Os nossos descendentes irão herdar um mundo onde provavelmente serão confrontados com a inexistência de pensões de reforma, com o sucessivo adiar de investimentos em infraestruturas importantes e com uma pesada carga fiscal.
Tudo isto para que se possam pagar as dívidas que os pais e os avós contrairam enquanto andavam a consumir o que não tinham, colocando em cima da mesa graves questões éticas e de justiça intergeneracional.

O prémio Nobel da economia, Edmund Phelps, afirmou recentemente que a dívida acumulada pelo Governo Americano, vai inibir o crescimento económico durante as próximas décadas e que (passo a transcrever):
"Agora que a economia norte-americana vai tocar no fundo e começar a sua recuperação, temos um nível muito elevado de endividamento do Estado, uma situação que só será sustentável com um preço do imposto marginal muito elevado durante vários anos, o que vai adiar várias actividades inovadoras"

Tal cenário faz-me lembrar um pouco os pagamentos das indemnizações de guerra: por exemplo a Finlândia só após ter acabado de pagar as despesas de guerra à Rússia, é que pôde efectivamente virar-se para si e procurar o crescimento.
Contudo, não saimos de nenhuma guerra, estas indemnizações de "guerra" estão a ser atribuídas a empresas que falharam redondamente no campo da competência e que não foram penalizadas por isso, muito pelo contrário.
Pessoalmente se fosse CEO de alguma grande empresa do género da GM ou de algum grande banco, ficaria bastante contente, pois saberia que independentemente da competência dos actos da minha gestão, virá sempre um Estado salvador para me atribuir uma choruda recompensa e salvar a minha empresa da desgraça. Este precedente muito grave que se abriu incentivar-me-ia a investir loucamente em projectos de tudo ou nada: se perdesse tudo, saberia que viria o Estado ajudar-me; se ganhasse bastante, ficaria com os lucros para mim.
O leitor poderá ser levado a pensar que sou contra o capitalismo, mas não se trata nada disso, muito pelo contrário. Sou claramente a favor do capitalismo, mas do capitalismo onde realmente vinguem as leis da concorrência, as leis do mais forte, onde as empresas com fraco desempenho sejam penalizadas, e as empresas com boa performance sejam recompensadas.
Será pedir muito?

Cuidado com o Leviatã


O Leviatã anda por aí…esse grande monstro, assustador, comilão de recursos, com enormes tentáculos que chegam a todos os sectores da economia, com uma certa tendência para coexistir na economia Portuguesa, com especial incidência em época de eleições…

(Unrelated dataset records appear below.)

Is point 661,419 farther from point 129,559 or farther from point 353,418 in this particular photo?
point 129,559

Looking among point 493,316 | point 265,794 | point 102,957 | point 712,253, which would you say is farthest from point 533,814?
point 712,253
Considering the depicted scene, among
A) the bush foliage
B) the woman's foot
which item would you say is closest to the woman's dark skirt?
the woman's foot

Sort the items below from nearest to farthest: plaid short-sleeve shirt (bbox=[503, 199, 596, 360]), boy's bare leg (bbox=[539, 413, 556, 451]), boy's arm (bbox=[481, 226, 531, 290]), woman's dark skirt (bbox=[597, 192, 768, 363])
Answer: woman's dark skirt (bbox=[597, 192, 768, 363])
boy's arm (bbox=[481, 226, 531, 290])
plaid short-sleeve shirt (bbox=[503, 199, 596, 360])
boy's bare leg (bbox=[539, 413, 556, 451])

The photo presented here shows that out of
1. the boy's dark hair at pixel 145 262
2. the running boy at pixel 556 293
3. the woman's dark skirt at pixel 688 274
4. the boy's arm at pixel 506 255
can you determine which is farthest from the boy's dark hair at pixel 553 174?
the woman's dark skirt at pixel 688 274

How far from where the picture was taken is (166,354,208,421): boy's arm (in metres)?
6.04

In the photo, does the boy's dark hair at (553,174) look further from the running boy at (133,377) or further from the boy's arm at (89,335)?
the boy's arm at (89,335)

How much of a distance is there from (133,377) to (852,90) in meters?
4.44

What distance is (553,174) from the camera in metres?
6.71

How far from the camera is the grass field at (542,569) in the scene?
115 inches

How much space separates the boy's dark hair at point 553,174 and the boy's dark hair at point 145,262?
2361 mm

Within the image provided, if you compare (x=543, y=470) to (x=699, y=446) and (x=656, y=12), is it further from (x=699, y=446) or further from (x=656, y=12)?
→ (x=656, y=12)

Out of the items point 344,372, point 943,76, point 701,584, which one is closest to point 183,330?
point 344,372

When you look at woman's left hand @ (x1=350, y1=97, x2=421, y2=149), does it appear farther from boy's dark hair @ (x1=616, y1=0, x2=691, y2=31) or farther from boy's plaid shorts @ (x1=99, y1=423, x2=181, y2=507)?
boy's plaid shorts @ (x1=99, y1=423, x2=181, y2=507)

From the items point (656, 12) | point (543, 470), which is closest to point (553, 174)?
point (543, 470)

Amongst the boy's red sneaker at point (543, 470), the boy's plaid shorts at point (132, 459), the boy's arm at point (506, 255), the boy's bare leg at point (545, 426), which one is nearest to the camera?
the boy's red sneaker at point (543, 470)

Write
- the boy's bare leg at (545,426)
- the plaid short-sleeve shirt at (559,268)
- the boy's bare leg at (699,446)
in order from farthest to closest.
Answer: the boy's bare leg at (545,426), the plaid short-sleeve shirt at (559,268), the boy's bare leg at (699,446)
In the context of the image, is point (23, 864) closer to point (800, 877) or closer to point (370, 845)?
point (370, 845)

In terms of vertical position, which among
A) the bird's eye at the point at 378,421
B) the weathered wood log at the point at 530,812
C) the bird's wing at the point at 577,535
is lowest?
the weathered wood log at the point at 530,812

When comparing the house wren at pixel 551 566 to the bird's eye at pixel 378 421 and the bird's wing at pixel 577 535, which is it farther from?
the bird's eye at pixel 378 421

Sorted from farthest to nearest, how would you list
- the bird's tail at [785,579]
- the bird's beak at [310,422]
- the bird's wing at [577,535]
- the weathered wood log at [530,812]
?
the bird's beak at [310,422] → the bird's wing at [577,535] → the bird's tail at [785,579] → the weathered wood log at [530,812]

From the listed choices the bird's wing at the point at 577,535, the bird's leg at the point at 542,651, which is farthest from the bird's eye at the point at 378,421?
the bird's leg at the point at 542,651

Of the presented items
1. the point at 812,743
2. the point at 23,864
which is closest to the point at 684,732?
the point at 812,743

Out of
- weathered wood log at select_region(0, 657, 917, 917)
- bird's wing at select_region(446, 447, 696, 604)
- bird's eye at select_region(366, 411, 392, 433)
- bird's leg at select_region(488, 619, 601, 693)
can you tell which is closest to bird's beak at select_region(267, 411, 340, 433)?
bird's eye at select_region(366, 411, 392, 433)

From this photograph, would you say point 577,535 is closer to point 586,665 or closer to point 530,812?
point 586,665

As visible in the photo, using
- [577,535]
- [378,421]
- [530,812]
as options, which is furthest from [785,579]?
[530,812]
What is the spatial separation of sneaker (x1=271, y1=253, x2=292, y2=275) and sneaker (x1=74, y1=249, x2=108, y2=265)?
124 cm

Depois do TGV, do novo aeroporto, da terceira autoestrada Lisboa-Porto eis que é agora o metropolitano de Lisboa que decide em cerca de 10 anos, investir em mais 29 km de rede, 30 estações, num investimento de 2.500 milhões de euros.

O que significa, aumentar o número de estações e a dimensão da rede em cerca de 70%.

Não é de admirar que com uma derrapagem na dívida pública surjam rumores de uma nova revisão em baixa do rating soberano de Portugal. Aliás a sociedade de rating Fitch decidiu recentemente baixar o outlook de estável para negativo, já a antecipar uma eventual pioria do rating.

Fico no entanto por um lado descansado pois em Portugal quando se diz que a obra estará pronta em 2020, na realidade isso significa que a obra estará pronta apenas em 2040, pelo que o dispêndio de recursos será feito em prestações mais suaves.

Mas também fico apreensivo pois em Portugal quando se diz que a obra custará 2.500 milhões de euros, na realidade isso significa que a obra custará 5.000 milhões de euros.